SET EXERCISE >> Quote the entries word for word, from the line containing "Could you say the" through the end of the entries, leaving out any pictures.

+--

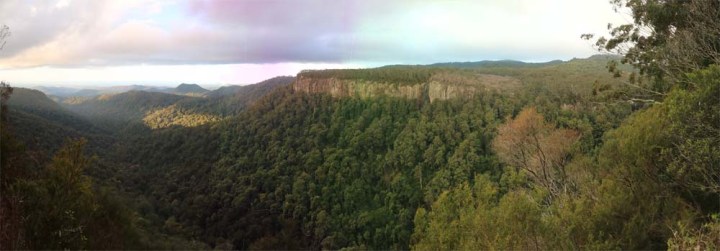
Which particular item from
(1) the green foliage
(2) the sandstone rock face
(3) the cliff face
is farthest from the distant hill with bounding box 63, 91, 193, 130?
(2) the sandstone rock face

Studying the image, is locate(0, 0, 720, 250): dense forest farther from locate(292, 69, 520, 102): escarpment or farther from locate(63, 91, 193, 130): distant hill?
locate(63, 91, 193, 130): distant hill

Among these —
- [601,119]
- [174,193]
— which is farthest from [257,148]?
[601,119]

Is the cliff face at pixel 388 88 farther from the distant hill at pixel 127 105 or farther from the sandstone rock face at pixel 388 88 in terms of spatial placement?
the distant hill at pixel 127 105

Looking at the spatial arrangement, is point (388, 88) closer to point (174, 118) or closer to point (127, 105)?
point (174, 118)

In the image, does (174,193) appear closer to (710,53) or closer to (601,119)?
(601,119)

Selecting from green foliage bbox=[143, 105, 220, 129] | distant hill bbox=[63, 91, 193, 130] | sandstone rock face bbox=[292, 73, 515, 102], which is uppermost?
sandstone rock face bbox=[292, 73, 515, 102]

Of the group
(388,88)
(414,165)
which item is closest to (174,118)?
(388,88)
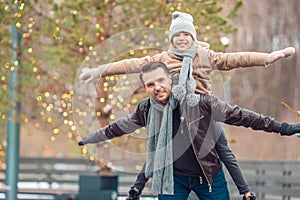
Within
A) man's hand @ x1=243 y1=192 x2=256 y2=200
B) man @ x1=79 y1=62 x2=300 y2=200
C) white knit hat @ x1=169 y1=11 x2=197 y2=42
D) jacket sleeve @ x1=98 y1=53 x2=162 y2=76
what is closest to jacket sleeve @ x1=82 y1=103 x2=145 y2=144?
man @ x1=79 y1=62 x2=300 y2=200

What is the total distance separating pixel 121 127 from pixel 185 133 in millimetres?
420

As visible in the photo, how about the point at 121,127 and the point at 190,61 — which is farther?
the point at 121,127

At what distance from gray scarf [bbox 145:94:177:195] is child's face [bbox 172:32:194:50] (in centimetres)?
27

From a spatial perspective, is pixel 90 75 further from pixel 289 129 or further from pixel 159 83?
pixel 289 129

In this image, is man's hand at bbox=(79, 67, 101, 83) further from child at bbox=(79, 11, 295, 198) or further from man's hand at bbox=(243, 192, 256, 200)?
man's hand at bbox=(243, 192, 256, 200)

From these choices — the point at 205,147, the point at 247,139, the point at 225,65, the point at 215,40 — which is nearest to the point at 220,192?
the point at 205,147

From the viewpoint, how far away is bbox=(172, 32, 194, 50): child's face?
480cm

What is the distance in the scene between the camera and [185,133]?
15.7ft

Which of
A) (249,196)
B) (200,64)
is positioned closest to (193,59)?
(200,64)

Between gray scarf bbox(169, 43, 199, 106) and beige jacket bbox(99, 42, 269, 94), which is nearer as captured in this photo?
gray scarf bbox(169, 43, 199, 106)

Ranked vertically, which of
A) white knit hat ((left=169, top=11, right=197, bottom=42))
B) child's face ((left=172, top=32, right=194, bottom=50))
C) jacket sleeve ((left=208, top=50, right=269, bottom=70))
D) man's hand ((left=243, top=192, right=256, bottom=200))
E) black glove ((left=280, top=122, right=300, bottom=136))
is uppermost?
white knit hat ((left=169, top=11, right=197, bottom=42))

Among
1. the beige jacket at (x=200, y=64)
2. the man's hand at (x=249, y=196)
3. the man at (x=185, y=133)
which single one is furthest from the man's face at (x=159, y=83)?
the man's hand at (x=249, y=196)

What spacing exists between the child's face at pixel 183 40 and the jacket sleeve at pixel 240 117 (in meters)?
0.29

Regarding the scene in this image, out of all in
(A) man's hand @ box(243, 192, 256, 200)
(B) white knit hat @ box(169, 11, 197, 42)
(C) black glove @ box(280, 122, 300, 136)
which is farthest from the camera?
(A) man's hand @ box(243, 192, 256, 200)
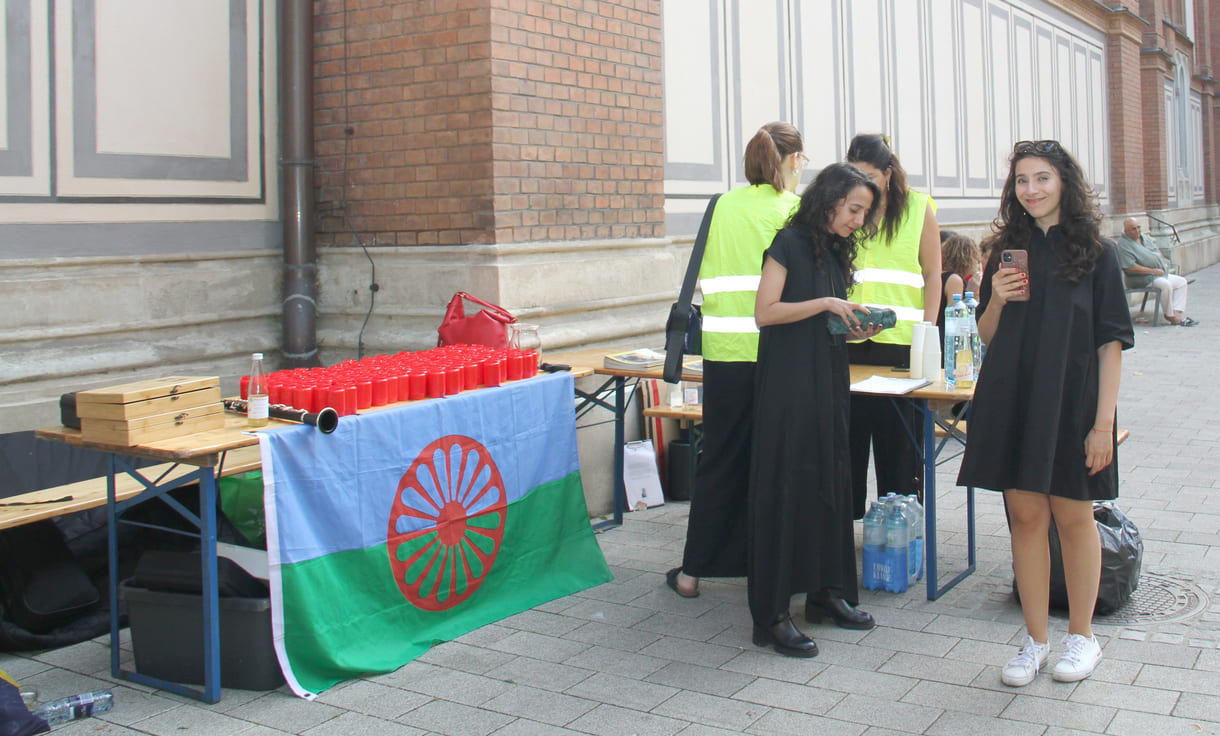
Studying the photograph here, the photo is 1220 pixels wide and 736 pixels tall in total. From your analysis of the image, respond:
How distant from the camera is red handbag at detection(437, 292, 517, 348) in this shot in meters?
5.46

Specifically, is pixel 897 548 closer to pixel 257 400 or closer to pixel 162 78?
pixel 257 400

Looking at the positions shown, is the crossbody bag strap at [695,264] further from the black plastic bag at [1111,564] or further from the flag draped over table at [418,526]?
the black plastic bag at [1111,564]

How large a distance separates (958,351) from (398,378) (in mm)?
2366

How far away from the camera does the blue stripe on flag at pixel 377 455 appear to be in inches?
157

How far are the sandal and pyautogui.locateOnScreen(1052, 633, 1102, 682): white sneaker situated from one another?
1555 mm

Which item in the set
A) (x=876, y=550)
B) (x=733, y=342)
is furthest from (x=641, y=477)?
(x=733, y=342)

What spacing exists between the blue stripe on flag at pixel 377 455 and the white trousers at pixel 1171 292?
41.3 ft

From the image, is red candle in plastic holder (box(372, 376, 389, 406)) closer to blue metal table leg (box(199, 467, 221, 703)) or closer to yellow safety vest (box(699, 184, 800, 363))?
blue metal table leg (box(199, 467, 221, 703))

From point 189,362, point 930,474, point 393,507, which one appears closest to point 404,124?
point 189,362

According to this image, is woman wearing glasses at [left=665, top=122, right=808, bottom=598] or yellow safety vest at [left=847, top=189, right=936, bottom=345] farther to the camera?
yellow safety vest at [left=847, top=189, right=936, bottom=345]

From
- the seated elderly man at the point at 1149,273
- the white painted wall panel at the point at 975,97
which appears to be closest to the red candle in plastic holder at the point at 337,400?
the white painted wall panel at the point at 975,97

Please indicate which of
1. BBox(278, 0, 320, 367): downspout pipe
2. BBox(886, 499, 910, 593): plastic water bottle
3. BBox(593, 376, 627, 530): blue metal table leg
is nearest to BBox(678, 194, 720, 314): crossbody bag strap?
BBox(886, 499, 910, 593): plastic water bottle

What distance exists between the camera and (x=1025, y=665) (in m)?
3.93

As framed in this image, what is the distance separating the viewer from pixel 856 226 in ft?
14.2
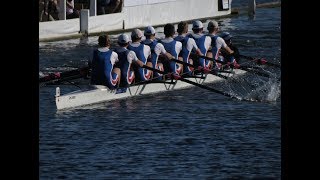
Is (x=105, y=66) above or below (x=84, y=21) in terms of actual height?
below

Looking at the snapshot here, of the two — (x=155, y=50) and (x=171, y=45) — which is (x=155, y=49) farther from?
(x=171, y=45)

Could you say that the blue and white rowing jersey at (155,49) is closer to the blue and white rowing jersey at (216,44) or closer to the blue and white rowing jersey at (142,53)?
the blue and white rowing jersey at (142,53)

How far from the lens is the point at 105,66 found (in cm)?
2869

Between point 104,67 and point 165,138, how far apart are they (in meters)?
3.68

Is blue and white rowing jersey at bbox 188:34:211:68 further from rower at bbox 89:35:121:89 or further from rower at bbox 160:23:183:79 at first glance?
rower at bbox 89:35:121:89

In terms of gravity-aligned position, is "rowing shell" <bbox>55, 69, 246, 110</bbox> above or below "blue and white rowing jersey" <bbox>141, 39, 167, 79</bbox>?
below

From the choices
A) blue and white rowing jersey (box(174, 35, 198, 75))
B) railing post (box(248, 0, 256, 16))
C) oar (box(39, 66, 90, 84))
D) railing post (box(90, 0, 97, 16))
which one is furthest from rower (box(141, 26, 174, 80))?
railing post (box(248, 0, 256, 16))

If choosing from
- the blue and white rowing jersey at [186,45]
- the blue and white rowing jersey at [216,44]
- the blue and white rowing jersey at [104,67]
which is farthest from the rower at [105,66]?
the blue and white rowing jersey at [216,44]

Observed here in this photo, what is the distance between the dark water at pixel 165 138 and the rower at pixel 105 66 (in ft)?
2.05

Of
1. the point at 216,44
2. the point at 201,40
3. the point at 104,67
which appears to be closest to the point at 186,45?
the point at 201,40

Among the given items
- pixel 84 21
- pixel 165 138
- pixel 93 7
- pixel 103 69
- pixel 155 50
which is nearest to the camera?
pixel 165 138

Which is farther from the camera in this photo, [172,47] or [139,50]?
[172,47]

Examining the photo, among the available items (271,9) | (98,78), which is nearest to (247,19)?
(271,9)

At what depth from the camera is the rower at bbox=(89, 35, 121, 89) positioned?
28.7m
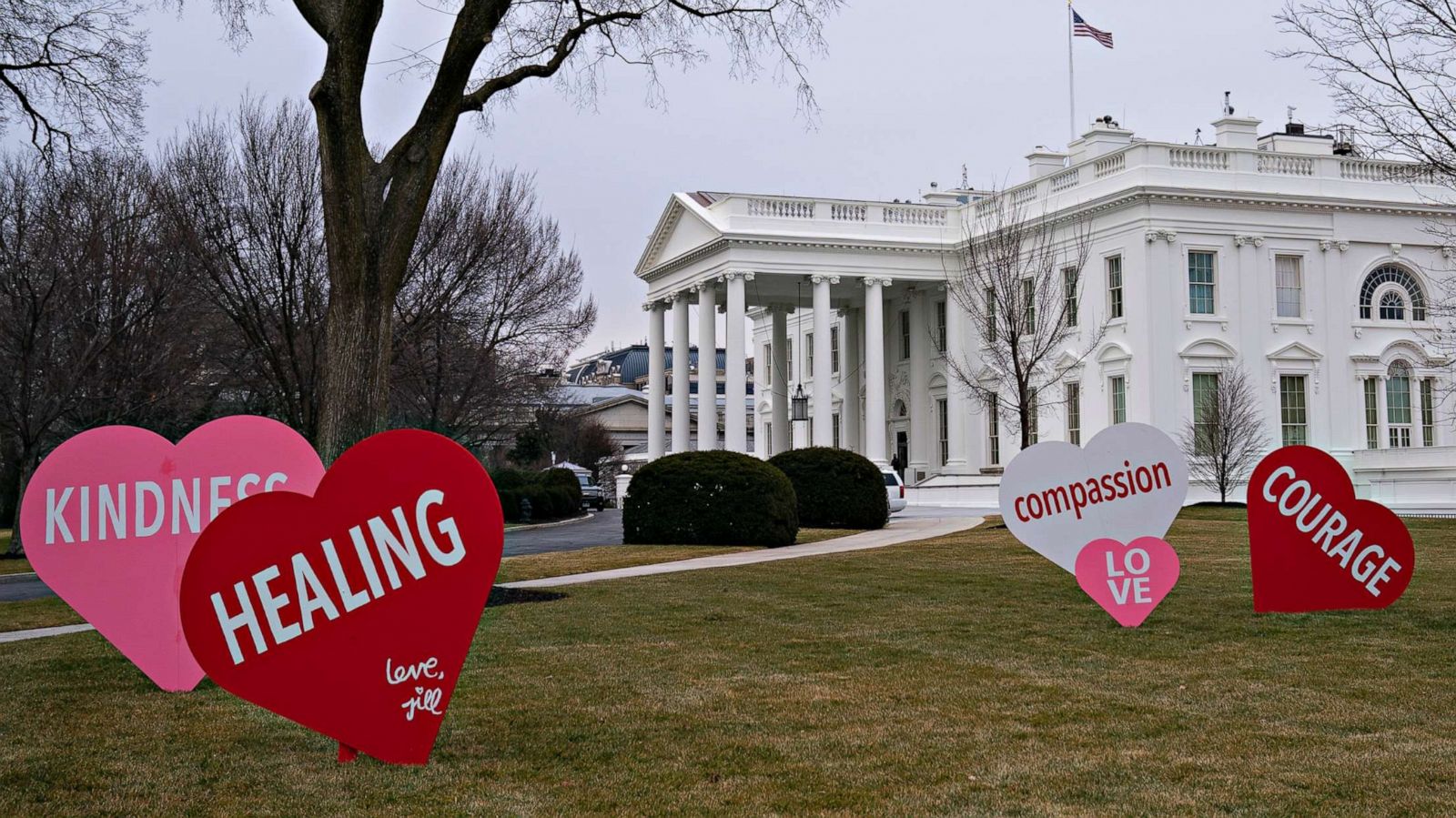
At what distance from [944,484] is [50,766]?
4191 centimetres

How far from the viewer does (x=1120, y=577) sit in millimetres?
11703

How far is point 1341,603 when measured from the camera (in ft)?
39.3

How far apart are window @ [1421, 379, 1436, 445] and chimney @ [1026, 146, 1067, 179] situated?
14.3 m

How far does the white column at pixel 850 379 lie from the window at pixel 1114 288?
15523 mm

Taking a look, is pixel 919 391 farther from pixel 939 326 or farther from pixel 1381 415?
pixel 1381 415

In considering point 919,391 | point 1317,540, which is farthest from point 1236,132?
point 1317,540

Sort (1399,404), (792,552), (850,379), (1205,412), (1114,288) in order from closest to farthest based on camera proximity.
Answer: (792,552) < (1205,412) < (1399,404) < (1114,288) < (850,379)

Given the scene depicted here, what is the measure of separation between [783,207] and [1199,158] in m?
14.9

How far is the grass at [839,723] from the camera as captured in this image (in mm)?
6055

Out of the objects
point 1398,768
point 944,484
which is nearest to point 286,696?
point 1398,768

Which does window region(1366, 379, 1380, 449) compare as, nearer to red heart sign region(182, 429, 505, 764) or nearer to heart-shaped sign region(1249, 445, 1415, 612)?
heart-shaped sign region(1249, 445, 1415, 612)

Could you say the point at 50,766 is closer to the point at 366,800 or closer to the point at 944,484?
the point at 366,800

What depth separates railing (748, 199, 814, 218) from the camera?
5084 cm

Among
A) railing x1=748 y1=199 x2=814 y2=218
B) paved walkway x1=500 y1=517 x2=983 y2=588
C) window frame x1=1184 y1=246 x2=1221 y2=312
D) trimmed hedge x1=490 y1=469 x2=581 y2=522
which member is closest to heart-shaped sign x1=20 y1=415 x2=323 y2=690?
paved walkway x1=500 y1=517 x2=983 y2=588
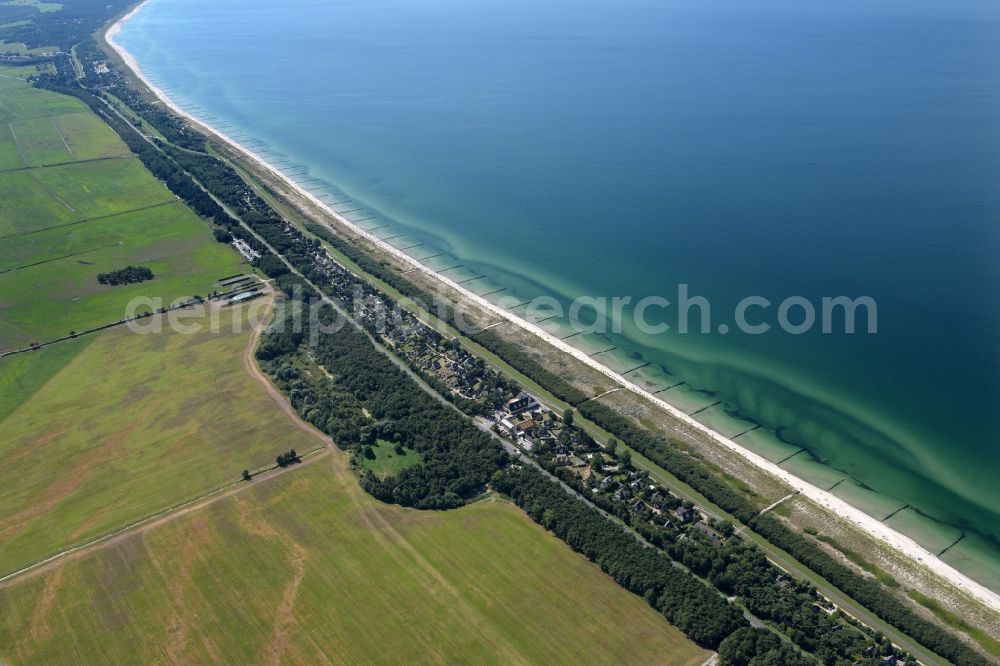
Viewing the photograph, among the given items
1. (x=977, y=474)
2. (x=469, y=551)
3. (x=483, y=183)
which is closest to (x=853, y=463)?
(x=977, y=474)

+--

REPLY TO THE TASK >>
Could you say the point at 50,766 is closer to the point at 366,800 or closer to the point at 944,484?
the point at 366,800

What depth separates railing (748, 199, 814, 218) from the camera?
5084 cm

Among
A) railing x1=748 y1=199 x2=814 y2=218
B) paved walkway x1=500 y1=517 x2=983 y2=588
C) window frame x1=1184 y1=246 x2=1221 y2=312
D) trimmed hedge x1=490 y1=469 x2=581 y2=522
which member is closest to heart-shaped sign x1=20 y1=415 x2=323 y2=690?
paved walkway x1=500 y1=517 x2=983 y2=588
Viewing the photograph, among the given items
1. (x=977, y=474)
2. (x=469, y=551)
3. (x=483, y=183)
which is closest to (x=853, y=463)?
(x=977, y=474)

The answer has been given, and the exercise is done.